CONCLUSIONS: Objective improvement observed in the overall skin condition did not match the visual observation. The absence of side effects or complications and good compliance with the treatment suggest that extra treatment sessions with the infrared light device could be tried to obtain a better outcome.
Dermatol Surg. 2002 Dec;28(12):1124-30.
Intense pulsed light in the treatment of striae distensae.
Hernández-Pérez E, Colombo-Charrier E, Valencia-Ibiett E.
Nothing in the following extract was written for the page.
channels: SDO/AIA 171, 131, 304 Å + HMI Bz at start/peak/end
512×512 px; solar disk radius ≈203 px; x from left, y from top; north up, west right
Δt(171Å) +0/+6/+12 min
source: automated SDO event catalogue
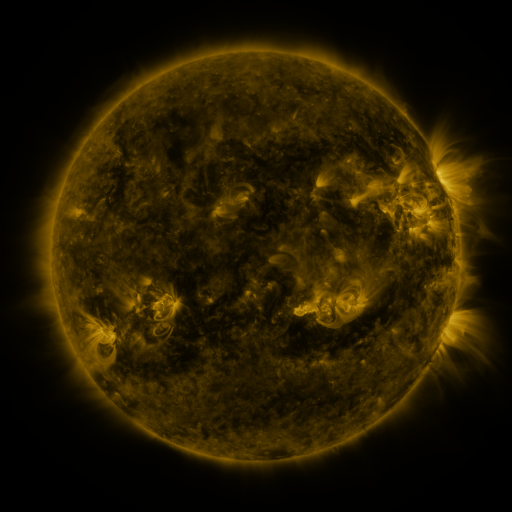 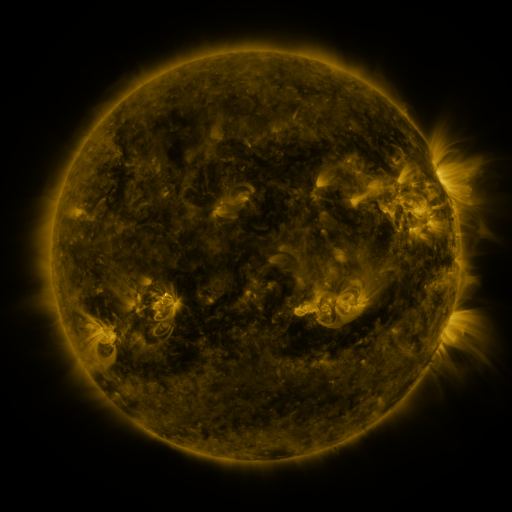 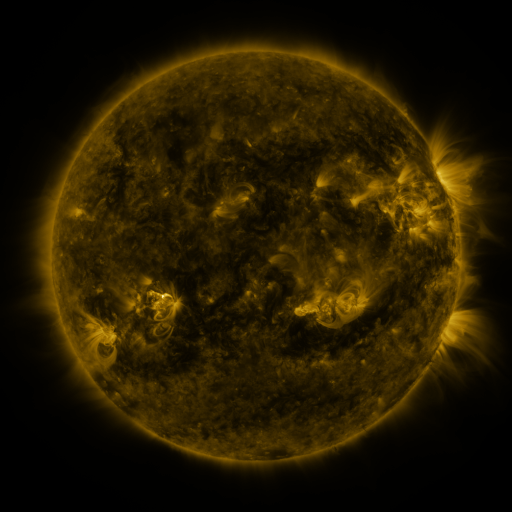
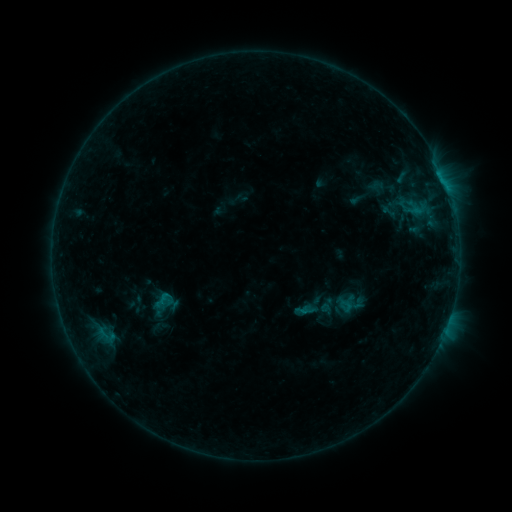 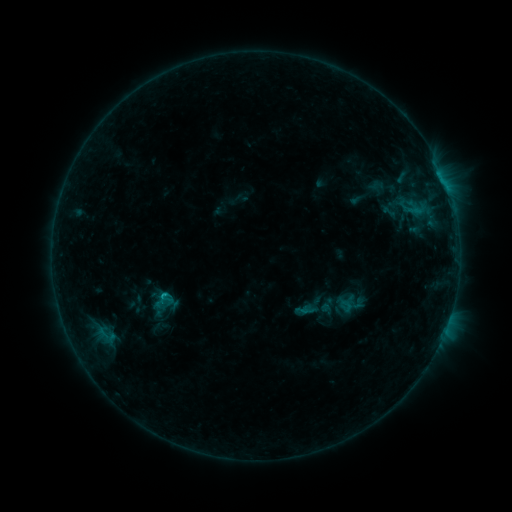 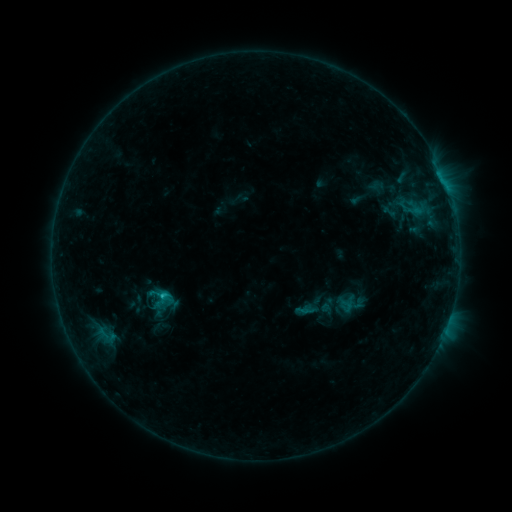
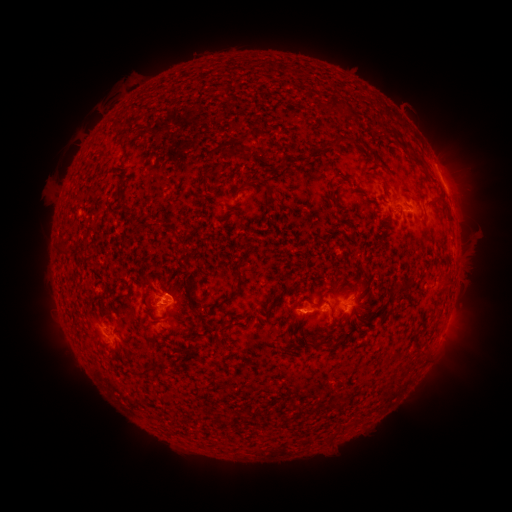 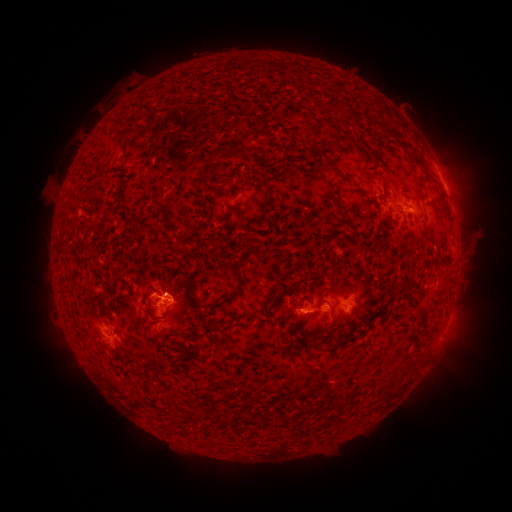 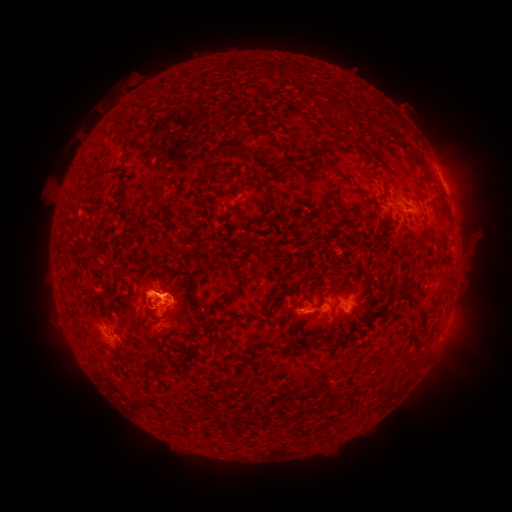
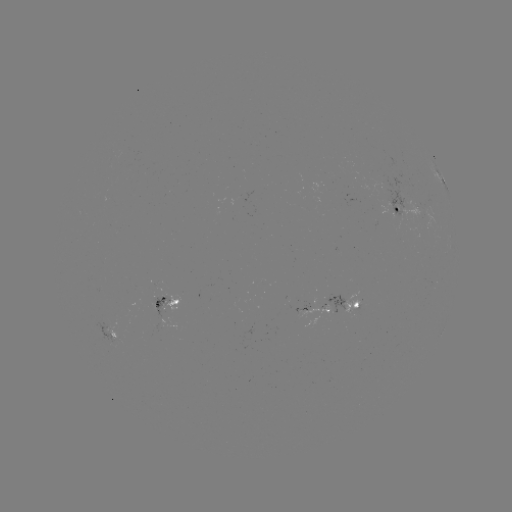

Center for Dermatology and Cosmetic Surgery, San Salvador, El Salvador. email@example.com
BACKGROUND: Intense Pulsed Light (IPL) is a noncoherent, nonlaser, filtered flashlamp, emitting a broadband visible light. Its efficacy has been reported recently in the treatment of photodamaged facial skin, promoting the production of neo collagen and ordering of elastic fibers. We don’t know however, its efficacy in the treatment of striae distensae.
OBJECTIVE: To assess gross and microscopical changes that occur in the striae distensae when treated by IPL.
METHODS: A prospective study was carried out in 15 women, all of them having late stage striae distensae of the abdomen. Five sessions of IPL were performed in each one, once every two weeks. Skin biopsies and before and after photographs were taken of all the patients. Data concerning skin features (number of stretch marks in a square of 5 cm per side, sum of all the stretch marks to determine the total length, discolorations and general appearance) were all assessed before each session and at the end of the study. Microscopical changes were all carefully assessed. For the statistical analysis a “t” test for small samples was used.
RESULTS: All patients showed clinical and microscopical improvement in each one of the parameters assessed. The “t” test for small samples showed a statistically significative difference (p < 0.01) in the post treatment dermal thickness.
CONCLUSION: Striae distensae improved clinically and microscopically after IPL. It seems to be a promising method of treatment for this common problem with minimal side-effects, a wide safety margin and no downtime.